| STATED PROBLEM A |
List the three questions that begin with "Is it natural" in the bulleted list of the article on natural link building.

| SELECTION |
- - -

How to Achieve Natural Link building (Part 2)

February 9, 2010 by Daniel McGonagle
Filed under: Link building Tips 

In Part one we discussed Natural Link building and how to fake it, but it was really more of an in-depth introduction to the concept.

So how can you take matters into your own hands to generate seemingly natural backlinks?

Well, link wheels come to mind here, but a LOT of people aren’t building link wheels properly.

They’re basically creating easily detected 3 or 4-way backlinks that aren’t open-ended enough to be deemed as natural.  That’s why there have been so many reported cases of link wheels getting G-slapped.

Link wheels need to be open-ended, non-closed mechanisms that create backlinks that appear natural.  To understand how to implement and “fake” natural backlinking, you need to understand how natural backlinking truly works.

  • Is it natural for new content to get exactly 10 social bookmarks immediately from the same bookmarking accounts each and every time something is published?
  • Is it natural for a social bookmarking account to link to the same set of websites and the content on there all the time?
  • Is it natural for websites that strive for authority to only link to themselves?

Those are just some questions that you need to answer for yourself after doing some observations on sites and web entities in your niche/industry.

What’s being done naturally….

When people visit a site if they like the content they might mention it a forum somewhere using a full url naked link and without your desired anchor text.

This “naked link” adds variety to your inbound linking profile since it’s not the same anchor text-ed hyperlinked keyword hammering away at a certain URL.

However, all this “naked link” does is add variety really… and 100 of these freely obtained sincere, editorial-like “votes” probably won’t get you much higher ranked for your keywords.

Interlinking from on-site content to other content is natural if done in relevant situations (topically relevant to subject matter within post).

In my opinion, there’s more value being passed from contextual links on site than from the “related posts” links that most blog posts have at the end of them.  Interlinking or cross-linking is the easiest way to add link juice to a page and strengthen the overall structure of your site.

Emulation of real linking patterns:

  1. If a site URL gets some natural bookmarks, it tends to pick up a few more backlinks and ReTweets along the way and then it finally stops getting these backlinks at some point, only to start up again later on, if at all.  But natural social bookmarking isn’t done all at once and then stopping entirely, forever.
  2. Sometimes people will social bookmark a Sphinn or a Digg URL, not the destination URL that the Sphinn, digg, StumleUpon etc… are direct linking to.
  3. Sometimes the social bookmarking entities and the destination urls will get linked to by the same parties, and sometimes not.

Natural linking isn’t totally random, and does have detectable patterns…

As random as all the behavior noted above might seem, there is still a pattern to it all.  After all, most of the REAL behavior done by humans is done by….humans and humans tend to reveal behavior traits after being watched for a long enough time.

- - -

| LISTED ENTRIES |
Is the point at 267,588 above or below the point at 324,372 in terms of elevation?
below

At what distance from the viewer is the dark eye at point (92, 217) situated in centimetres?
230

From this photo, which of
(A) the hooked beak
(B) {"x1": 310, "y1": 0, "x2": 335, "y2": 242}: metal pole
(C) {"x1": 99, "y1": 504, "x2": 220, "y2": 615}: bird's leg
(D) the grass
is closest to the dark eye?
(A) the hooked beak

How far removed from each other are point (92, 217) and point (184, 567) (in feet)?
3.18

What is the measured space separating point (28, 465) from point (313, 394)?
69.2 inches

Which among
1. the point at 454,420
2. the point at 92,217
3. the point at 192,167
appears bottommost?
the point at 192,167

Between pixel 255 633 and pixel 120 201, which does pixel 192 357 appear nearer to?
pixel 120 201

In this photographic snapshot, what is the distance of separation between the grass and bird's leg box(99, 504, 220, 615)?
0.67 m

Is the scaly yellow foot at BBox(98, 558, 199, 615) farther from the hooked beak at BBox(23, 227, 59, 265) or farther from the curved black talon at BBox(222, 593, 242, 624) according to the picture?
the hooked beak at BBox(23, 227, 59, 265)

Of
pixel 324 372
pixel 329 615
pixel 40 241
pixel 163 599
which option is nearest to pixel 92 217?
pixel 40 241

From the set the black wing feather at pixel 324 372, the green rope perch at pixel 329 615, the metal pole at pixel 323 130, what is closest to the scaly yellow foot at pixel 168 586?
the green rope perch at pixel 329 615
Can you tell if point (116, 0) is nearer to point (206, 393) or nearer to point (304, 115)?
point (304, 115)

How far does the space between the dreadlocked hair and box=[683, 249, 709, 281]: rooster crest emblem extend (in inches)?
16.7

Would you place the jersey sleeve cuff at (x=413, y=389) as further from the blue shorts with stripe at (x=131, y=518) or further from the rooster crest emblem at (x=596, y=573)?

- - -

| STATED PROBLEM B |
Recast the lines of the rows as a numbered list, starting at the line containing "What is the measured" and continuing through the last line of the rows. Omit blank lines.

| COMPLETE RESPONSE A |
1. Is it natural for new content to get exactly 10 social bookmarks immediately from the same bookmarking accounts each and every time something is published?
2. Is it natural for a social bookmarking account to link to the same set of websites and the content on there all the time?
3. Is it natural for websites that strive for authority to only link to themselves?

| COMPLETE RESPONSE B |
1. What is the measured space separating point (28, 465) from point (313, 394)?
2. 69.2 inches
3. Which among
4. 1. the point at 454,420
5. 2. the point at 92,217
6. 3. the point at 192,167
7. appears bottommost?
8. the point at 192,167
9. Between pixel 255 633 and pixel 120 201, which does pixel 192 357 appear nearer to?
10. pixel 120 201
11. In this photographic snapshot, what is the distance of separation between the grass and bird's leg box(99, 504, 220, 615)?
12. 0.67 m
13. Is the scaly yellow foot at BBox(98, 558, 199, 615) farther from the hooked beak at BBox(23, 227, 59, 265) or farther from the curved black talon at BBox(222, 593, 242, 624) according to the picture?
14. the hooked beak at BBox(23, 227, 59, 265)
15. Of
16. pixel 324 372
17. pixel 329 615
18. pixel 40 241
19. pixel 163 599
20. which option is nearest to pixel 92 217?
21. pixel 40 241
22. From the set the black wing feather at pixel 324 372, the green rope perch at pixel 329 615, the metal pole at pixel 323 130, what is closest to the scaly yellow foot at pixel 168 586?
23. the green rope perch at pixel 329 615
24. Can you tell if point (116, 0) is nearer to point (206, 393) or nearer to point (304, 115)?
25. point (304, 115)
26. How far does the space between the dreadlocked hair and box=[683, 249, 709, 281]: rooster crest emblem extend (in inches)?
27. 16.7
28. Would you place the jersey sleeve cuff at (x=413, y=389) as further from the blue shorts with stripe at (x=131, y=518) or further from the rooster crest emblem at (x=596, y=573)?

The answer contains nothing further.